Driving: inverse kinematics and trajectories
src/operations/ikFns.ts. inverseKinematics(assembly, endEffector, target, options?) is damped-least-squares over a numerically-differentiated Jacobian of forwardKinematics — joint-type agnostic. IKTarget is { position, rotation? }; omit rotation for position-only (m=3 vs m=6). Options: maxIterations (200), tolerance (1e-5), damping (0.05), seed, tip. Gotcha: the finite-difference Jacobian steps inward from a bound, because forwardKinematics clamps each DOF — a forward +eps at a limit would give a zero column and trap the solver.
jointTrajectory(assembly, from, to, steps) samples a straight line in joint space, returning steps + 1 samples (both endpoints inclusive). Joints absent from from/to hold their stored value.
DH and URDF interchange
src/operations/dhFns.ts — jointsFromDH(rows, {base?}) builds a serial revolute/prismatic chain from a distal DH table. Each row → one joint; the variable is θ (revolute) or d (prismatic) about/along +z, and the fixed link geometry Rz(θ)·Tz(d)·Tx(a)·Rx(α) rides on Joint.offset so each row contributes exactly one DOF.
src/operations/urdfFns.ts — exportURDF round-trips only revolute/prismatic; it errors (VALIDATION_FAILED) on any multi-DOF joint or any joint carrying an offset (so DH chains cannot exportURDF). Revolute limits convert degrees↔radians on the boundary; prismatic emits a zero origin (brepjs prismatic FK ignores axis.origin). importURDF(xml) is a regex reader: continuous → revolute -180..180, and fixed/floating/planar joints are skipped (their links still listed).
Assembly STEP / XCAF export
exportAssemblySTEP(shapes: ShapeOptions[], { unit?, modelUnit? }) → Result<Blob> (MIME application/STEP). ShapeOptions is { shape, color?, alpha?, name? }. The OOP twin createAssembly returns a disposable AssemblyExporter (a KernelHandle); exportSTEP disposes it via Symbol.dispose. See src/operations/README.md for units/colors — do not restate them. This path needs the kernel's createXCAFDocument / writeXCAFToSTEP; assembly-STEP XCAF is a known occt-wasm divergence, so check the kernel-abstraction skill for current support. For handle disposal see memory-and-disposal.
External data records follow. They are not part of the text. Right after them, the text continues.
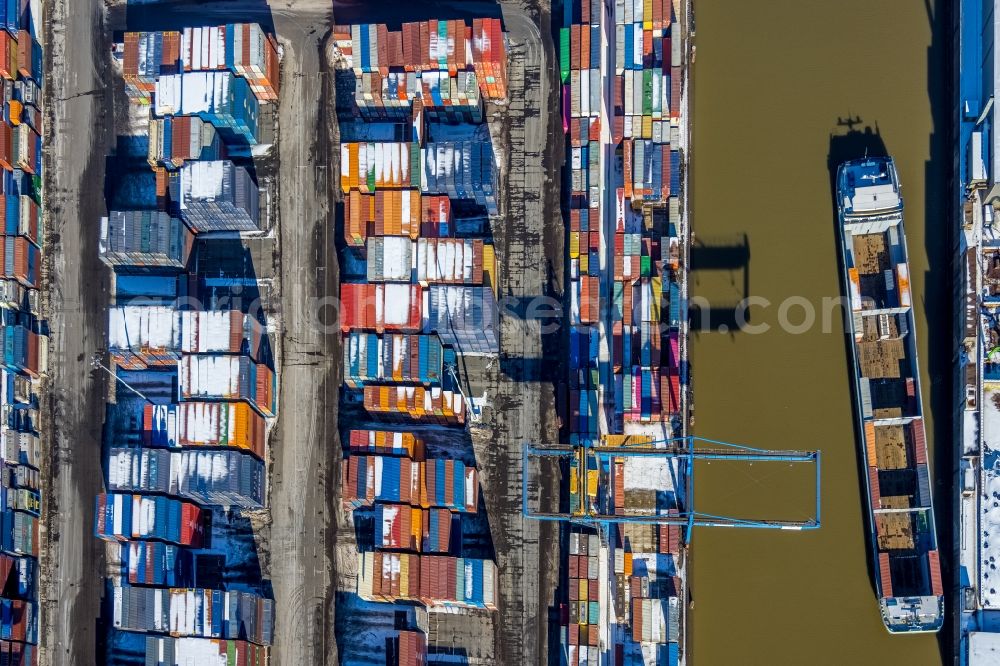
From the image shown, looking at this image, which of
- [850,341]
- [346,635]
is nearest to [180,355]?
[346,635]

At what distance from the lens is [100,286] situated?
228 ft

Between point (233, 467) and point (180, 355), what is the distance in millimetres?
11612

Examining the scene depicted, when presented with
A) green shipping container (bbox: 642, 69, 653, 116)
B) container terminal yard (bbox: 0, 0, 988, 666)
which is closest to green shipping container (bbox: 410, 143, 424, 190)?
container terminal yard (bbox: 0, 0, 988, 666)

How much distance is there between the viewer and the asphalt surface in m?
67.5

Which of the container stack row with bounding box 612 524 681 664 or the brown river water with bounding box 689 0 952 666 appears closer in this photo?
the container stack row with bounding box 612 524 681 664

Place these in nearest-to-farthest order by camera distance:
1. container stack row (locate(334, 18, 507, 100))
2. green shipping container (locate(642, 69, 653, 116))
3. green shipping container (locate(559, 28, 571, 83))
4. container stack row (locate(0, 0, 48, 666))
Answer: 1. container stack row (locate(334, 18, 507, 100))
2. green shipping container (locate(642, 69, 653, 116))
3. container stack row (locate(0, 0, 48, 666))
4. green shipping container (locate(559, 28, 571, 83))

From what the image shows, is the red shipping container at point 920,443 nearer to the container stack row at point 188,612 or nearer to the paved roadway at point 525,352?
the paved roadway at point 525,352

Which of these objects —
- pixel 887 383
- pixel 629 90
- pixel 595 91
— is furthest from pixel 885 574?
pixel 595 91

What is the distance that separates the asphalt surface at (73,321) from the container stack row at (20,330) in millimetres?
1019

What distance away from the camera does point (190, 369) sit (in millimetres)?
63438

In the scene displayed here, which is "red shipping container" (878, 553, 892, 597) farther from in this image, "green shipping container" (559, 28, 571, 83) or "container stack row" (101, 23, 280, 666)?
"container stack row" (101, 23, 280, 666)

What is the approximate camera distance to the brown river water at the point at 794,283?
213 feet

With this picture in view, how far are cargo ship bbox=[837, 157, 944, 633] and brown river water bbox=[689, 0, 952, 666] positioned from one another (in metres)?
1.79

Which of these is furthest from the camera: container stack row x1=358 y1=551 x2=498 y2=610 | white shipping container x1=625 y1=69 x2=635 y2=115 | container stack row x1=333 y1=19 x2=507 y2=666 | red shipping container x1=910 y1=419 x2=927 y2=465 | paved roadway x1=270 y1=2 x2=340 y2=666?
paved roadway x1=270 y1=2 x2=340 y2=666
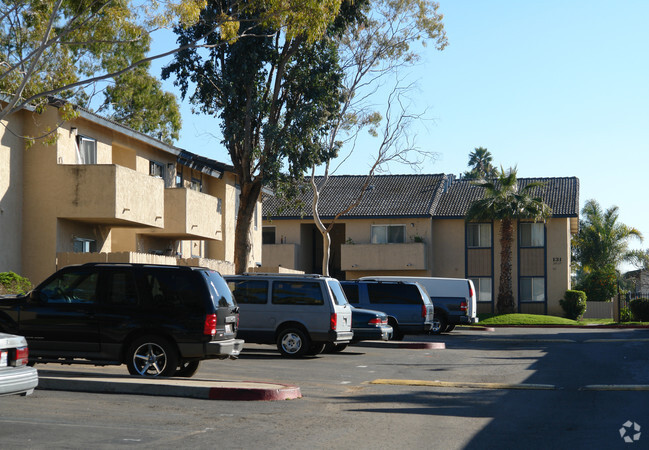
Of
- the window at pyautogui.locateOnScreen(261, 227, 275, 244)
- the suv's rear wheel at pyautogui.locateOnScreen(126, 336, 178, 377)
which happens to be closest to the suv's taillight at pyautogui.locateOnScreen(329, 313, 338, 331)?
the suv's rear wheel at pyautogui.locateOnScreen(126, 336, 178, 377)

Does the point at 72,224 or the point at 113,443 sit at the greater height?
the point at 72,224

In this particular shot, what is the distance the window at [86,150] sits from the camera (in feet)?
94.9

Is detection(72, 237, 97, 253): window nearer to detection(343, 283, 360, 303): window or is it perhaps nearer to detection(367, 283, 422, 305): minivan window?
detection(343, 283, 360, 303): window

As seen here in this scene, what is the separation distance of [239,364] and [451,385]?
16.7ft

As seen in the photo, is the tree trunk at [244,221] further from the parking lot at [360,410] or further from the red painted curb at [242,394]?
the red painted curb at [242,394]

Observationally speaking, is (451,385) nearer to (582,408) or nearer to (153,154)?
(582,408)

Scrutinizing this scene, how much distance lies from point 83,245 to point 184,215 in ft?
14.7

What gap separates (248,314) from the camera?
22109mm

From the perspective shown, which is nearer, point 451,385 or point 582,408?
point 582,408

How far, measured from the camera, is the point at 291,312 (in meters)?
21.9

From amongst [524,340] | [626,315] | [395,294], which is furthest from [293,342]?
[626,315]

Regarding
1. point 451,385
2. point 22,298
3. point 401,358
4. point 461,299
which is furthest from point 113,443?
point 461,299

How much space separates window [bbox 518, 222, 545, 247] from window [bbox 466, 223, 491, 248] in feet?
6.62

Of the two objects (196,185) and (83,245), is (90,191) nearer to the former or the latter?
(83,245)
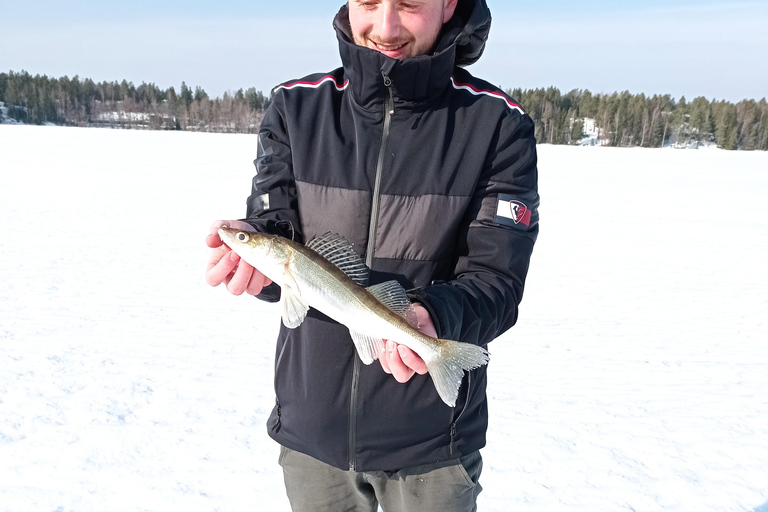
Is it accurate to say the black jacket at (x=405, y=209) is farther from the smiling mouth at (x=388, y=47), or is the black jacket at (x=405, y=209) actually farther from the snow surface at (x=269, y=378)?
the snow surface at (x=269, y=378)

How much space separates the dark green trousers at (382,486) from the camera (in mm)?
2305

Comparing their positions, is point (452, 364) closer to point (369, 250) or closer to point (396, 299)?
point (396, 299)

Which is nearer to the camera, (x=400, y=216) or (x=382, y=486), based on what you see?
(x=400, y=216)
Where things are exported (asymmetry to know)
Everything is in src/operations.ts and re-exported from root brepjs — except mates: addMate, solveAssembly, MateConstraint, MateEntity, AssemblySolveResult are exported only from root brepjs (src/index.ts), not from brepjs/operations. The solver core (solveConstraints, SolverEntity, SolverConstraint) is not barrelled at all — import it directly from @/kernel/solverAdapter.js, as the tests do.
Additional resources
tests/mateFns.test.ts — every solve + diagnostic case; tests/jointFns.test.ts, tests/dhFns.test.ts, tests/ikFns.test.ts, tests/urdfFns.test.ts, tests/assemblyFns.test.ts — usage examples.
src/operations/README.md — the STEP/XCAF export details (units, colors, disposal).
Sibling skills
result-error-handling — unwrapping Result, adding a BrepErrorCode.
kernel-abstraction — whether createXCAFDocument/writeXCAFToSTEP are supported per kernel.
adding-operations — the export surfaces + function-lookup.md gate when adding a mate/joint function.
writing-tests — the test skeleton.
memory-and-disposal — the AssemblyExporter KernelHandle and using.
debugging-geometry — for fused-compound "assemblies", which are a different thing entirely.